=== DOCUMENT EXCERPT ===
******

From ece2650d4fd76c66531d56f625f59472bd9cbe82 Mon Sep 17 00:00:00 2001
From: Garry Tan <garrytan@gmail.com>
Date: Sun, 3 May 2026 20:08:15 -0700
Subject: [PATCH] feat(test/helpers): initialPlanContent +
 wrote_findings_before_asking + shared report-at-bottom assertion
MIME-Version: 1.0
Content-Type: text/plain; charset=UTF-8
Content-Transfer-Encoding: 8bit

Three additions to claude-pty-runner.ts:

1. runPlanSkillObservation gains initialPlanContent?: string. Pre-pumps a
   user message containing the seeded plan before invoking the skill, with
   a 3s gap so the message renders before the slash command. claude has no
   --plan-file flag (verified via claude --help), so message-pump is the
   route. Lets STOP-gate regression tests force complexity findings.

2. ClassifyResult gains wrote_findings_before_asking with companion
   strictPlanWrites?: boolean opt on classifyVisible. Fires when a Write/
   Edit to .claude/plans/* precedes any AskUserQuestion render in the
   session window. Default off — preserves zero-findings → write plan →
   plan_ready as legitimate for unseeded smokes. Six new unit tests cover
   before/after-AUQ ordering, permission-dialog edge case, strict-off path.

3. assertReportAtBottomIfPlanWritten(obs) shared helper. Wraps the existing
   assertReviewReportAtBottom(content) and gates on obs.planFile (artifact
   existing), so the assertion fires under both 'asked' and 'plan_ready'
   when a plan was actually written.

Also: runPlanSkillObservation now captures obs.planFile on every classifier
outcome, not just 'plan_ready'. Catches the case where the skill wrote a
plan partway through then paused on a question.

Co-Authored-By: Claude Opus 4.7 (1M context) <noreply@anthropic.com>
---
 test/helpers/claude-pty-runner.ts           | 139 ++++++++++++++++++--
 test/helpers/claude-pty-runner.unit.test.ts |  72 ++++++++++
 2 files changed, 202 insertions(+), 9 deletions(-)

******

=== DATASET RECORDS ===
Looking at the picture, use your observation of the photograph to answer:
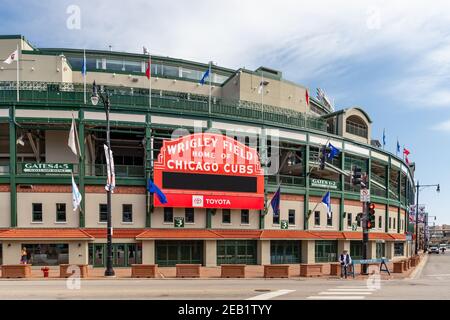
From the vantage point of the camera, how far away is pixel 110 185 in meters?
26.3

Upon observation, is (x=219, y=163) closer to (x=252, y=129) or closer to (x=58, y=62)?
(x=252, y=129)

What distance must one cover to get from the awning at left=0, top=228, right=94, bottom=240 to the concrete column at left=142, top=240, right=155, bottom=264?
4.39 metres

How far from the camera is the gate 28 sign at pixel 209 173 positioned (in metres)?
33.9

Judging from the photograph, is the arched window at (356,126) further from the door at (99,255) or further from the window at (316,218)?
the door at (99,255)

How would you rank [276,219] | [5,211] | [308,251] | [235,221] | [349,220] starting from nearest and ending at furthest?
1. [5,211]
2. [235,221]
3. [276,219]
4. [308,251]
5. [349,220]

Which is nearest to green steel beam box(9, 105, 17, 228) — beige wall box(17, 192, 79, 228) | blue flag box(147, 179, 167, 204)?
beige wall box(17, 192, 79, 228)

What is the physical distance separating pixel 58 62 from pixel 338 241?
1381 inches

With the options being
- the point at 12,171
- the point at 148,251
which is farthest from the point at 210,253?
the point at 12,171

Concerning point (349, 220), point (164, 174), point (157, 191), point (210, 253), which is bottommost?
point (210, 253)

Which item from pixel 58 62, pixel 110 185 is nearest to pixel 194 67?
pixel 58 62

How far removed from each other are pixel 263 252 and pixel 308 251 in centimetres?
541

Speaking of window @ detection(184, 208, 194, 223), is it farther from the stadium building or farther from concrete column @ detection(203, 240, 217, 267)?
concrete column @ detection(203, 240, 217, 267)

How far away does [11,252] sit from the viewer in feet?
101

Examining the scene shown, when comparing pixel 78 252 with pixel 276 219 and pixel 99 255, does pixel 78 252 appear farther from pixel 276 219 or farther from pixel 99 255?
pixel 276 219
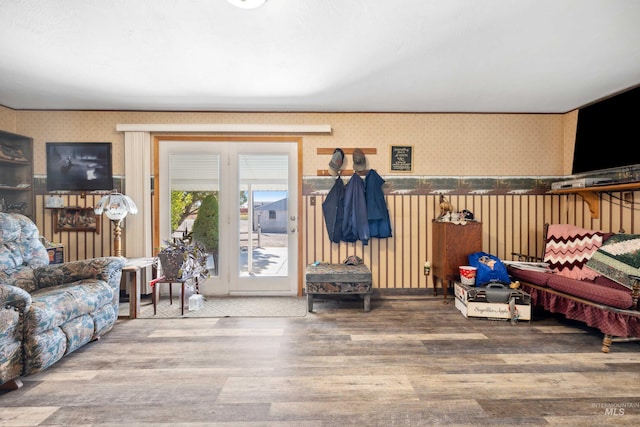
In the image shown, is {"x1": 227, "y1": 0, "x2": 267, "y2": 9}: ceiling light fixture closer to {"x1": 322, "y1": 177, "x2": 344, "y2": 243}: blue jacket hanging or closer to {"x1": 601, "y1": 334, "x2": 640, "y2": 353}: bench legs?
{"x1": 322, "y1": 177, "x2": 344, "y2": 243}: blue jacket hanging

******

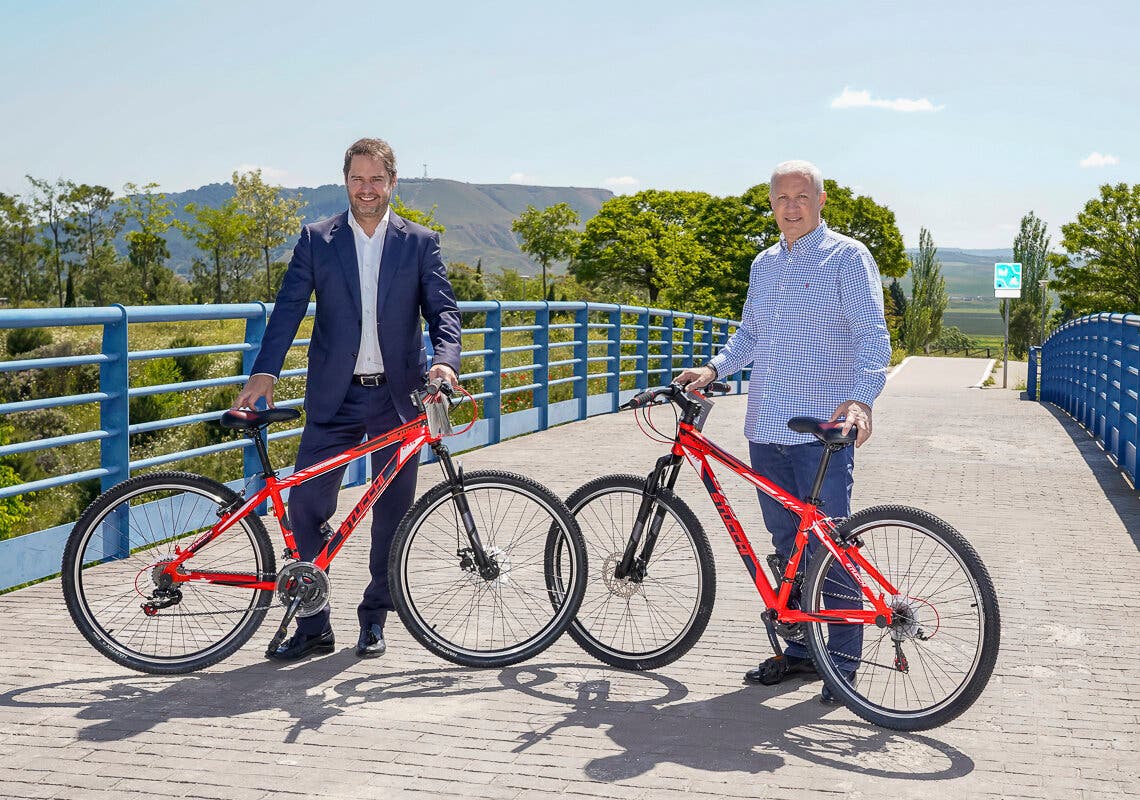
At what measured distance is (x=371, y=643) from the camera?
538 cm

******

=== COMPLETE THE FOLLOWING ===
[A] Please copy the passage of the patch message that starts at "Three additions to" and ends at "force complexity findings.".
[B] Answer these from the patch message:
(i) How long is the gap between the pre-pumped plan message and the slash command?
(ii) How many new unit tests does the message say were added for wrote_findings_before_asking?
(iii) How many insertions does the file summary report?
[C] Go on with the patch message after its final line.

=== ANSWERS BY TASK ===
[A]
Three additions to claude-pty-runner.ts:

1. runPlanSkillObservation gains initialPlanContent?: string. Pre-pumps a
   user message containing the seeded plan before invoking the skill, with
   a 3s gap so the message renders before the slash command. claude has no
   --plan-file flag (verified via claude --help), so message-pump is the
   route. Lets STOP-gate regression tests force complexity findings.

[B]
(i) 3 seconds
(ii) Six
(iii) 202

[C]
diff --git a/test/helpers/claude-pty-runner.ts b/test/helpers/claude-pty-runner.ts
index 58a17b51..796d125d 100644
--- a/test/helpers/claude-pty-runner.ts
+++ b/test/helpers/claude-pty-runner.ts
@@ -454,6 +454,7 @@ export function optionsSignature(
  */
 export type ClassifyResult =
   | { outcome: 'silent_write'; summary: string }
+  | { outcome: 'wrote_findings_before_asking'; summary: string }
   | { outcome: 'auto_decided'; summary: string }
   | { outcome: 'plan_ready'; summary: string }
   | { outcome: 'asked'; summary: string }
@@ -467,16 +468,73 @@ const SANCTIONED_WRITE_SUBSTRINGS = [
   'TODOS.md',
 ];
 
-export function classifyVisible(visible: string): ClassifyResult {
+/**
+ * Find the position of the first AskUserQuestion-style numbered-option list
+ * that is NOT a permission dialog. Returns -1 if none has rendered yet.
+ *
+ * Used by the strict-plan-writes detector (D4) to distinguish legitimate
+ * post-AUQ plan writes from the transcript bug ("write findings to plan
+ * before asking").
+ */
+function findFirstAuqRenderIndex(visible: string): number {
+  const re = /❯\s*1\./g;
+  let m: RegExpExecArray | null;
+  while ((m = re.exec(visible)) !== null) {
+    // 200 bytes back + TAIL_SCAN_BYTES forward gives enough context for
+    // isPermissionDialogVisible to recognize the typical permission UI.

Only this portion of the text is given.